March 23, 2016
Communications and Marketing
On Friday, March 11, 30 Saint Anselm College students headed to Essex, Mass., to connect over shared experiences at the "Preserving Unity Within Ourselves Retreat," a weekend-long student-led program.
Part of the Multicultural Center's Martin Luther King, Jr. celebratory programming, the entirely student-driven Unity Retreat was designed to open up conversation and connect a diverse group of students, representing difference races, ethnicities, languages, political beliefs, socioeconomic statuses, religious beliefs, and sexual orientation.
Communication and Spanish major India Barrows '16 created the retreat last year with two recent Saint Anselm graduates, Basirat Sanni '15 and Coraima Perez '15, to advocate for their fellow students. The founders felt it was important for underrepresented students (themselves included) to have an opportunity to share their own stories and experiences and hopefully, feel more connected to the college.
"We began this initiative because we believe that the best student representative is a fellow student," says Barrows. "No one can understand the student experience better than our own peers, so we really emphasized the importance of us as students running the program."
Each of the six student leaders led an activity based around a different topic of conversation, including being a woman of color, being a man of color, and gender roles. These subjects were discussed and reflected back to the themes of the experience of being underrepresented in the college community and as an individual of color in the United States.

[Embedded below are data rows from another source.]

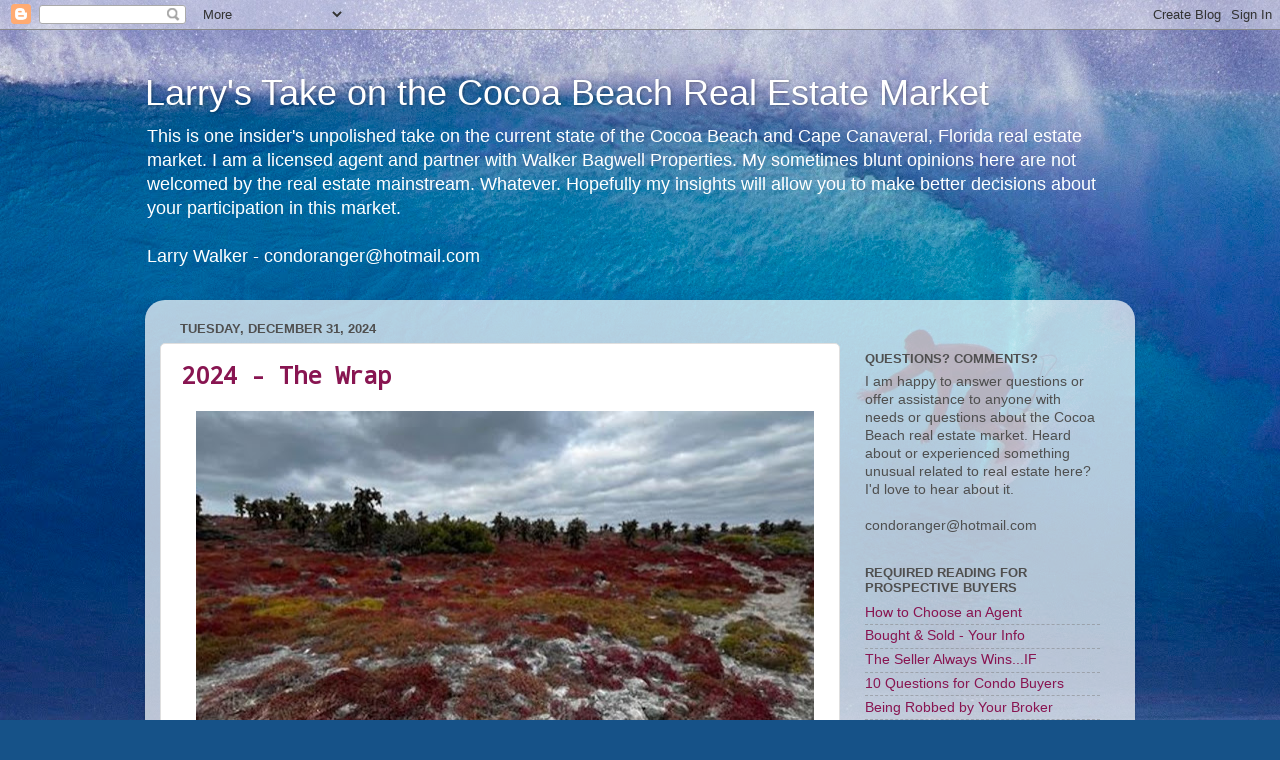

--- FILE ---
content_type: text/html; charset=UTF-8
request_url: https://larrystake.blogspot.com/b/stats?style=BLACK_TRANSPARENT&timeRange=LAST_MONTH&token=APq4FmBGEIFyj5OzDiOOyHUvMgAnwBzDsEzdrjE1WvJIRxdyOuy_WlO8jZWxUra4wWrbZgEdg0yQcVo8kSjk-YvbMriaF6JtNA
body_size: -16
content:
{"total":7525,"sparklineOptions":{"backgroundColor":{"fillOpacity":0.1,"fill":"#000000"},"series":[{"areaOpacity":0.3,"color":"#202020"}]},"sparklineData":[[0,12],[1,7],[2,9],[3,10],[4,11],[5,5],[6,9],[7,16],[8,8],[9,10],[10,11],[11,8],[12,10],[13,13],[14,18],[15,22],[16,22],[17,25],[18,35],[19,26],[20,17],[21,19],[22,26],[23,15],[24,62],[25,100],[26,16],[27,15],[28,30],[29,11]],"nextTickMs":73469}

Nursing major Jackie Parece ‘17 enjoyed the retreat and shared that the leaders did a great job facilitating in a way that ensured that everyone's voice was heard.
"I gained a better understanding of other people's perspectives on life and social controversies," says Parece. "I was able to hear stories from other participants about things I honestly didn't think happened in our country. Also, I met a lot of new people with similar ideas and views of the world as me."
Throughout the retreat, the leaders incorporated icebreakers, skits, and videos to support discussions and create a fun environment. In this established comfortable atmosphere, the leaders encouraged questions, moments of reflection, and participants to share their stories with their peers as they got to know one another.
At night, the students were surprised with a bonfire and s'mores and spent the following day at the beach.
"We were all having fun and skipping rocks," says Barrows, who says that that moment at the beach was her favorite. "I love being present, and in that moment, I was present."
Psychology major Lisette Labbe '18 felt that her favorite part of the retreat was when the group opened up about their personal experiences as students of color at Saint Anselm.
"I would recommend this retreat to anyone," says Labbe. "The student leaders were great and it really opened people's perspectives to the lives of other students on campus. Along with gaining new perspectives I also gained new friendships and deepened old ones."
International business and computer science major Sybille Legitime '18 found it valuable not only to participate in the discussion on women of color but also to hear from male participant's perspectives as well.
"The Unity Retreat allowed me to get to interact on a deeper level with students I knew and with others that were formerly strangers to me," says Legitime. "I learned how diverse Saint Anselm student's backgrounds could be, and I wasn't expecting to learn that. I would warmly recommend any student, no matter the racial, socioeconomic or gender background to participate in that experience. Going to the Unity Retreat is extremely rewarding because not only do you get to know others a bit better through conductive exchanges, but you also get to self-reflect and grow from it."